Last week, I discussed a study by the Educational Advisory Board (EAB) which outlined some of the challenges and obstacles that faculty face when seeking to employ innovative teaching practices. The predominant perspective was the faculty had to negotiate several fears (pedagogical, technological and social) in order to incorporate instructional practices that reside outside of traditional classroom approaches. This week, I’m going to discuss a few of the strategies that we have used on our campus to foster more risk-taking and innovation by faculty and draw some parallels to the strategies that EAB recommends.

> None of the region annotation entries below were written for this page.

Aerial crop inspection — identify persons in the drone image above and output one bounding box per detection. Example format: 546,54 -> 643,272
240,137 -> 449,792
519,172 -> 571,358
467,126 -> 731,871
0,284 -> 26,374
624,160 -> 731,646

1. Recognize and celebrate efforts. In the EAB report, the authors encourage institutions to “empower faculty to reward innovative peers.” Recently on campus, I’ve worked with some colleagues to create a monthly “Innovative Practices Spotlight” on our institutional teaching and learning website. This spotlight recognizes a different faculty member each month who is examining their teaching practices, taking risks and incorporating new teaching strategies to support student learning. To date, we’ve featured faculty who are using flipped classroom instruction, expanding online education and creating more student engagement in their lessons. While a page on a website might not seem like much of a “reward,” the public acknowledgement can help to raise awareness of the creative and innovative activities happening on campus.

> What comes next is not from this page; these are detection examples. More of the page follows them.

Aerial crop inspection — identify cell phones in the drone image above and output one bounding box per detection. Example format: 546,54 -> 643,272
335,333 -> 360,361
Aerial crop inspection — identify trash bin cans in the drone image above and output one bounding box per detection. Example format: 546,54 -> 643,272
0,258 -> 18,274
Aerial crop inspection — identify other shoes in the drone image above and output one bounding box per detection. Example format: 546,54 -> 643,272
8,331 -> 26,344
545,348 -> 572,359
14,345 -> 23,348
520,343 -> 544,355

2. Gather the troops. The EAB report discusses the need to “identify innovation outliers.” Most of this section of the EAB report draws on the kind of data that can be collected from a learning management system and how it can be used to identify innovators on campus. While I think this unearthing process can be useful, it’s also important to bring those “outliers” together with other like-minded individuals. For several years, my campus assembled a team called the Community of Digital Innovators (CODI) that grouped together the outliers who were exploring different online and hybrid models of instruction in their classes. This group helped to foster other innovations across campus. Examining the nature of the “social fears” explored in last week’s post, gathering the troops makes sense. While individual instructors may feel some isolation in their home department when they try something new, gathering together kindred spirits can better support their initiatives.

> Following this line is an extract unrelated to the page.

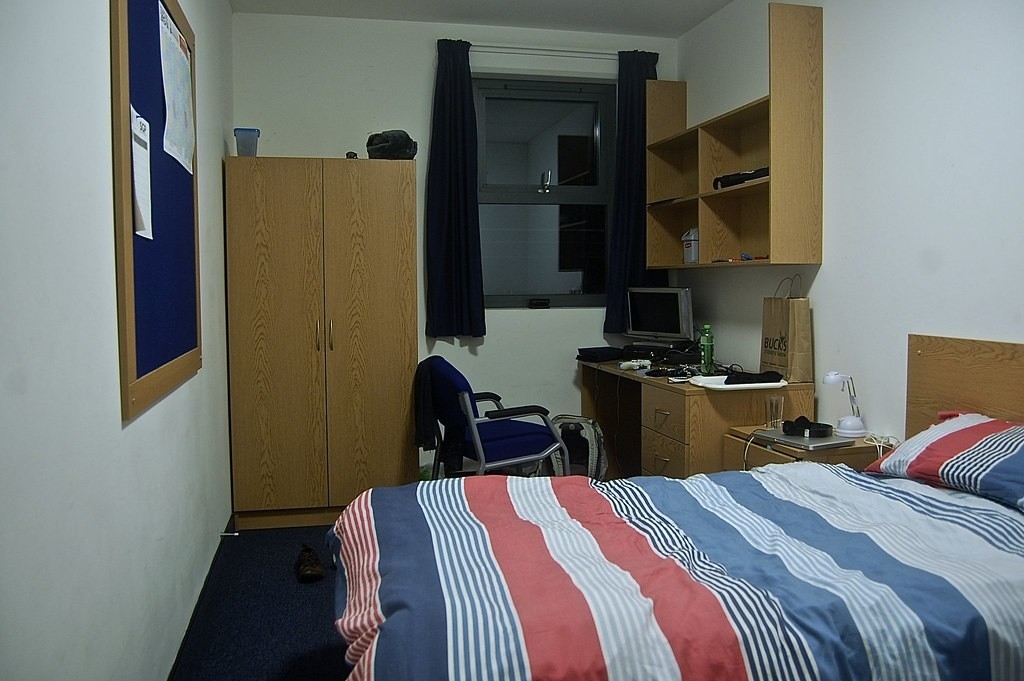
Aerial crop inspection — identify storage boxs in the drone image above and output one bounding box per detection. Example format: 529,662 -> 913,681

3. Seed innovation. The EAB recognizes the need to “lower threshold for seed funding” to help spark the purchase of new devices for teaching learning. As part of a larger “transformation process” on campus, we created Innovation Block Grants that were designed as low cost catalysts for risk taking and pedagogical exploration. The block grants helped to fund a wide range of different technologies that could transform the learning environments on campus. To “close the loop,” Block Grant recipients were asked to share their innovative work with the larger campus community. This sharing process also addresses another EAB strategy, “generate proofs of concept.” By providing successful models of innovation developed by other faculty members, other instructors are more likely to explore new initiatives themselves.